Esther Howland is given credit for the first Valentines in America. She began making them by hand in her home and then enlisted her brothers in creating an assembly line production.

The first commercial valentines were manufactured by the Norcross Card Company in the early 1900’s. Today Valentine cards are more popular than any other cards except those given at Christmas.

Judy Harris Cunningham of Vinton has a treasured Valentine made in Germany which her father, William Henry Harris, presented to her mother, Katie Alice Stanley, in 1924. They were married in December of 1925.

William Harris sent this Valentine to Alice Stanley in 1924.
William Harris sent this Valentine to Alice Stanley in 1924.

The vintage Valentine presented by William Harris to his Alice is very extravagant and exquisite in detail. Cunningham believes it was purchased in Roanoke, but isn’t sure where. She also has a long-ago Christmas card which her mother gave to her “sweetheart.”

Alice Stanley sent this Christmas card to her "sweetheart."
Alice Stanley sent this Christmas card to her “sweetheart.”

Harris was born in Appomattox on August 19, 1902, on the Civil War battlegrounds—the youngest of eight children.
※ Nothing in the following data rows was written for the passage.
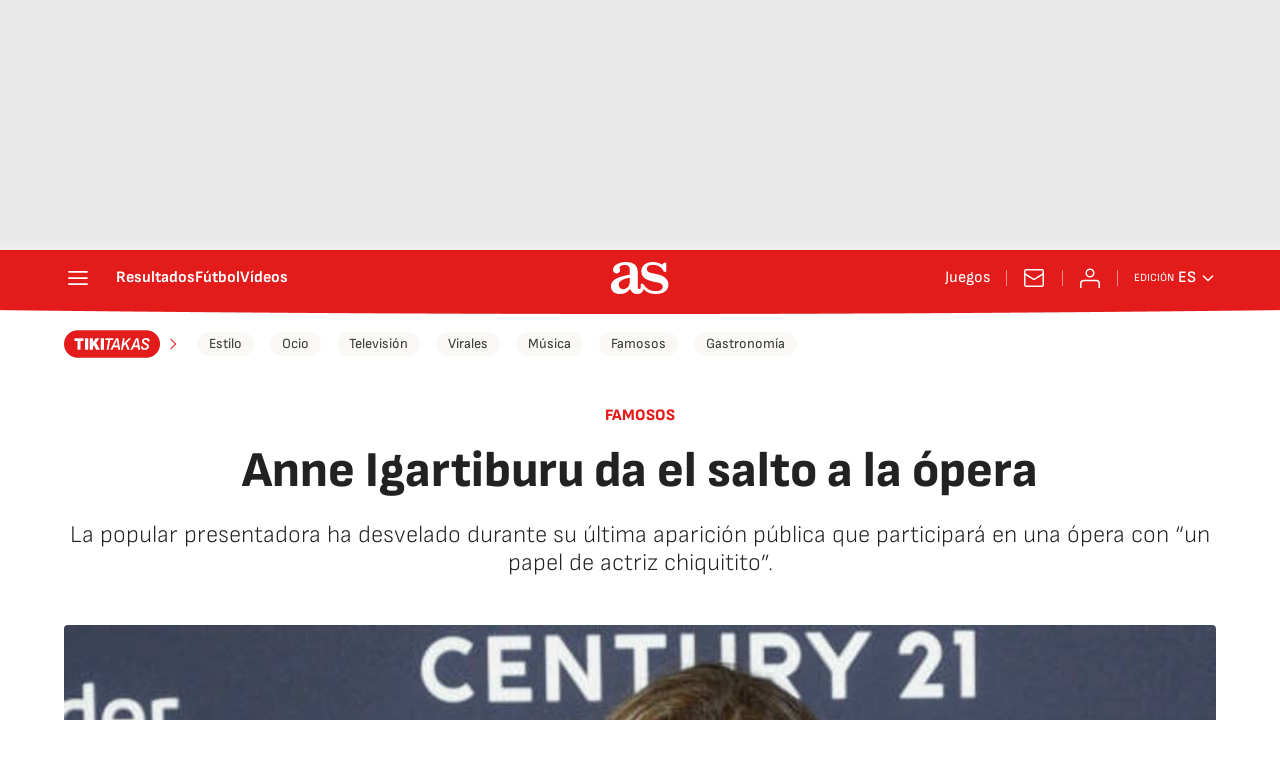

--- FILE ---
content_type: application/x-javascript;charset=utf-8
request_url: https://smetrics.as.com/id?d_visid_ver=5.4.0&d_fieldgroup=A&mcorgid=2387401053DB208C0A490D4C%40AdobeOrg&mid=73148684179413687922214127236768733088&ts=1769078684159
body_size: -37
content:
{"mid":"73148684179413687922214127236768733088"}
He came to Roanoke with his brother Joel around 1920 from Appomattox when contractors were building many houses in Roanoke.  William went on to open a meat market in southeast Roanoke.
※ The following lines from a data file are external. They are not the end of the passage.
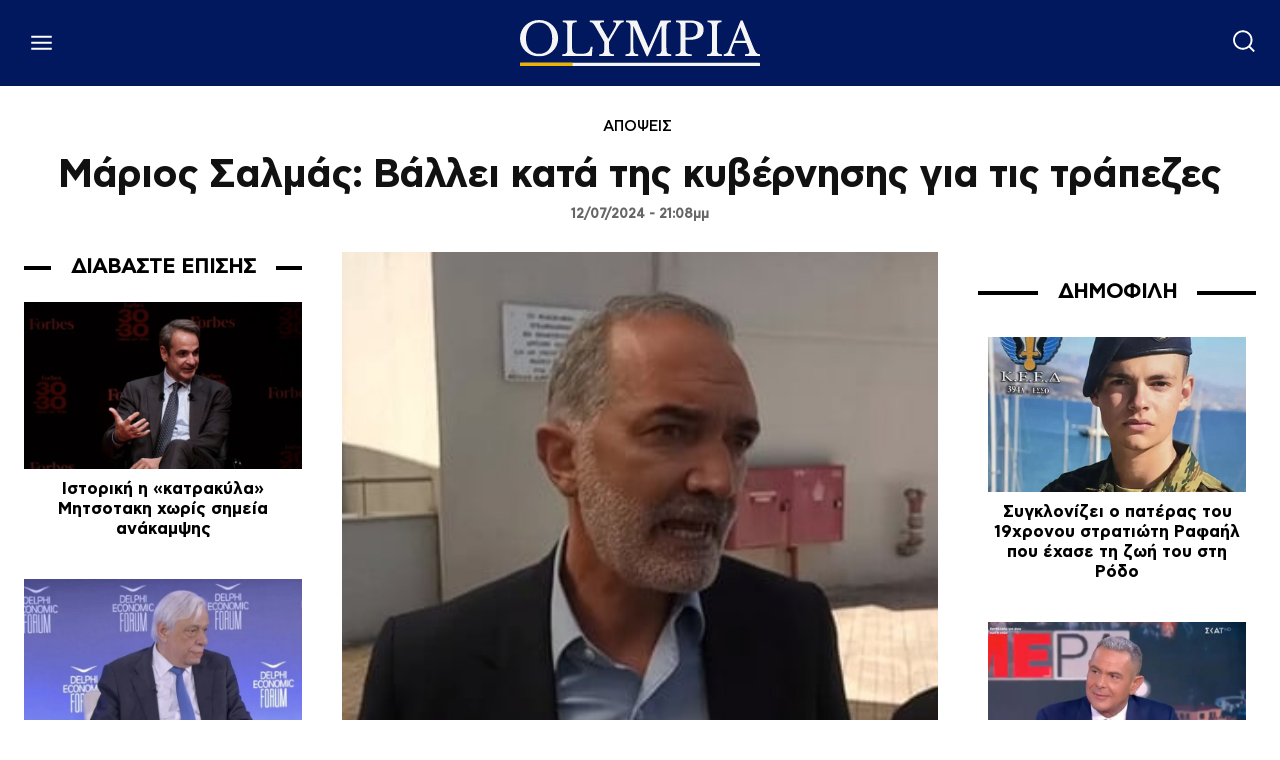

--- FILE ---
content_type: text/html; charset=utf-8
request_url: https://www.google.com/recaptcha/api2/aframe
body_size: 266
content:
<!DOCTYPE HTML><html><head><meta http-equiv="content-type" content="text/html; charset=UTF-8"></head><body><script nonce="a-NWHgDI77NmWvuCwnxfbg">/** Anti-fraud and anti-abuse applications only. See google.com/recaptcha */ try{var clients={'sodar':'https://pagead2.googlesyndication.com/pagead/sodar?'};window.addEventListener("message",function(a){try{if(a.source===window.parent){var b=JSON.parse(a.data);var c=clients[b['id']];if(c){var d=document.createElement('img');d.src=c+b['params']+'&rc='+(localStorage.getItem("rc::a")?sessionStorage.getItem("rc::b"):"");window.document.body.appendChild(d);sessionStorage.setItem("rc::e",parseInt(sessionStorage.getItem("rc::e")||0)+1);localStorage.setItem("rc::h",'1764270971490');}}}catch(b){}});window.parent.postMessage("_grecaptcha_ready", "*");}catch(b){}</script></body></html>

--- FILE ---
content_type: application/javascript; charset=utf-8
request_url: https://fundingchoicesmessages.google.com/f/AGSKWxW1LfG-otRtAzoooJ3LHXDQQz9Jg9h9lNNesdjV4KoGz-1JpsCU_FqoMI2Naew4YwC4p-Qj7eDCXSJlL5RMZ0jz269CBDL7xaIlj0xUJtdlb_5oHl0iROcZJwioPh6ksOvzwUY4KhEm4ROVcOIDJ1RTEPeUx3SgY43dqUXFPTYgFh4uwHYlH9oGORvA/_estream.xyz/prebid14.js/adunit._mar_ad//bizad.
body_size: -1291
content:
window['efba8b13-a1ff-4849-95ee-d5e0448d0c10'] = true;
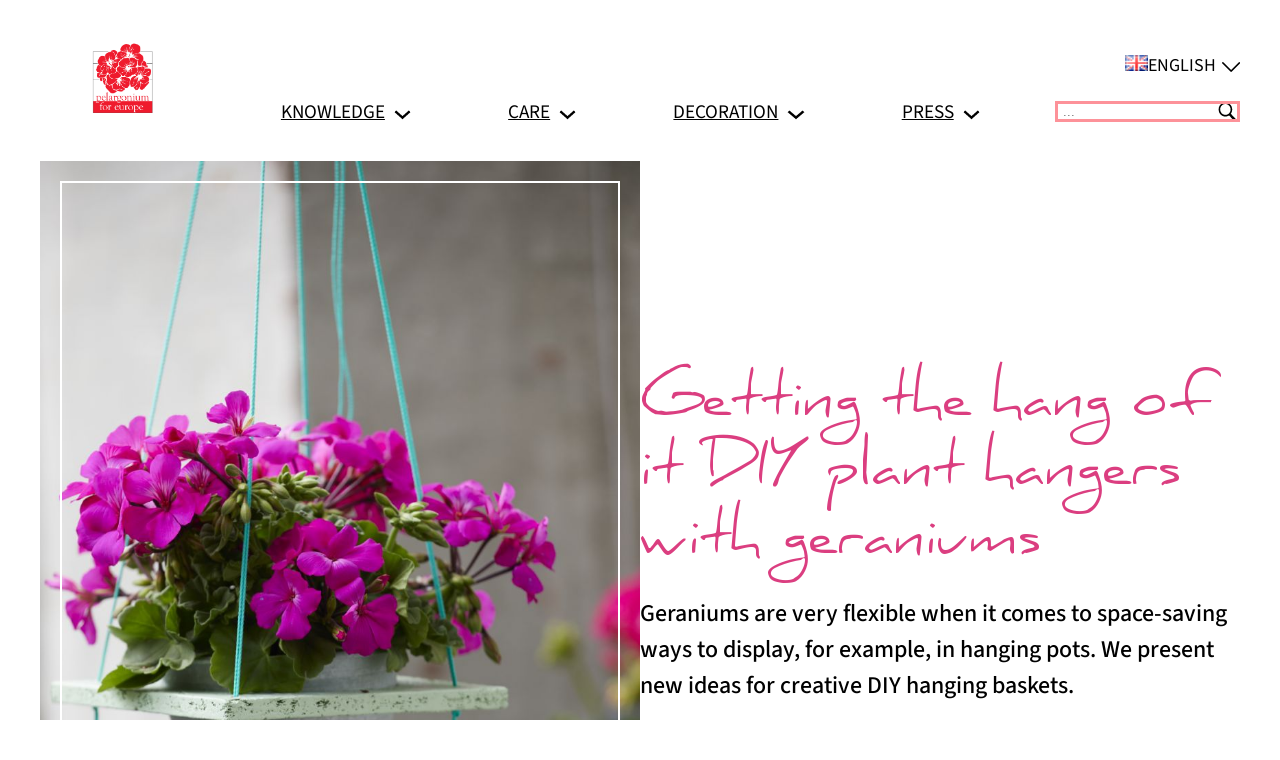

--- FILE ---
content_type: image/svg+xml
request_url: https://my-geranium.com/wp-content/uploads/sites/2/2021/11/footer2.svg
body_size: 95987
content:
<svg xmlns="http://www.w3.org/2000/svg" xmlns:xlink="http://www.w3.org/1999/xlink" width="144" height="144" viewBox="0 0 144 144">
  <image id="p" width="144" height="144" xlink:href="[data-uri]"/>
</svg>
Alice Stanley was born on May 17, 1903 in Bedford. She came to Roanoke with two of her sisters to work at the Viscose plant in southeast Roanoke.

According to Cunningham, her mother had always wanted to be a nurse, but being the oldest of 14 children she couldn’t afford to go to school.  However, she did a lot of nursing taking care of family members.

“When she was in the nursing home, she was always trying to do for other patients so we would say she was fulfilling her nursing desires,” said Cunningham. “She would have made a wonderful RN – patient, compassionate, and a hard worker.”

Alice and her future husband met at Belmont Baptist Church and dated for quite a while before they married at Virginia Heights Baptist Church in Roanoke on December 9, 1925. They had two children—Judy and her sister Willardeen Harris Hendricks. Her parents eventually settled in Vinton, where Harris opened the Harris and Huddleston Supermarket on Pollard Street in 1940.

William and Alice Harris are shown on their wedding day in 1925.
William and Alice Harris are shown on their wedding day in 1925.

William Harris was active in church, serving on many committees and became a Lifetime deacon at Vinton Baptist Church. He was a charter member of the Vinton Lions Club. He also organized and served as the first president of Vinton Chamber of Commerce.

Alice was active in Vinton Garden Club. Flowers of all kinds – indoor and outdoor–were a big part of her life. There was hardly a Sunday year-round that she didn’t take some kind of live flower to church for the children to see and then to give away.

She often furnished the flowers for the sanctuary on Sunday morning and always furnished flowers for the William Byrd High school graduation when it was held at the school.

She was quite a homemaker preparing home cooked meals, sewing, cleaning, and so on.  Cunningham said that her mother had to do most everything around the house as her father was always working.

William passed away on April 18, 1977. Alice died on November 23, 1991.

William and Alice Stanley were on their way to a banquet in 1961 when this photograph was taken.
William and Alice Stanley were on their way to a banquet in 1961 when this photograph was taken.